Инструкция к заданию -
Почему, согласно легенде о происхождении савроматов из текста о скифах, амазонки отказываются отправиться к родителям скифских юношей?

Текст -
::::
Ко времени, когда в Северном Причерноморье обосновались греческие колонии и сведения о туземном населении Скифии появились в античной литературе, скифы стояли на довольно высоком уровне социального развития.

 

Хотя легенды, некоторые обычаи и верования свидетельствуют о существовании у скифов матриархальных пережитков и воспоминаний, греки застали у них господство патриархального строя, в частности, вполне установившийся патрилинейный счёт родства. Упоминая имена скифских царей, Геродот нередко указывает и их отцов, после которых они получили власть, сообщает генеалогию их по отцовской линии. 2 [6]

 

В легенде о происхождении савроматов, несомненно так же, как и другие этногенические легенды, не выдуманной Геродотом или

(71/72)

ольвийскими греками, а восходящей к туземной версии, содержатся чрезвычайно любопытные указания на семейные и имущественные отношения у скифов. Амазонки отказываются отправиться к родителям скифских юношей, так как не могут вести тот образ жизни, какой свойствен скифским женщинам, занимающимся только женскими работами и постоянно сидящим на повозках, тогда как амазонки ездят верхом на охоту и войну и носят одинаковую с мужчинами одежду. По совету своих жён-амазонок скифские юноши приходят к родителям только затем, чтобы взять свою долю имущества. 1 [7]

 

Кроме некоторых бытовых черт, относящихся к положению женщин у скифов-кочевников, этот рассказ содержит в высшей степени ценное свидетельство о характере семейной собственности у скифов и о возможности раздела её между членами семьи еще при жизни отца (выдел женатых сыновей). Хозяйство у скифов было, следовательно, еще не частновладельческим, а так же, как и у русских крестьян, семейным, и право собственности на него еще не сосредоточивалось в личности главы семьи. Доля имущества, которую получали отделяющиеся члены семьи, видимо, не зависела от воли отца, а определялась обычным правом.
::::
Исходные данные -
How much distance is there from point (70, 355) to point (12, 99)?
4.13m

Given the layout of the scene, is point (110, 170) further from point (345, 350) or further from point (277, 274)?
::::
Решение -
Они не могут вести образ жизни скифских женщин, которые занимаются только женскими работами и постоянно сидят на повозках.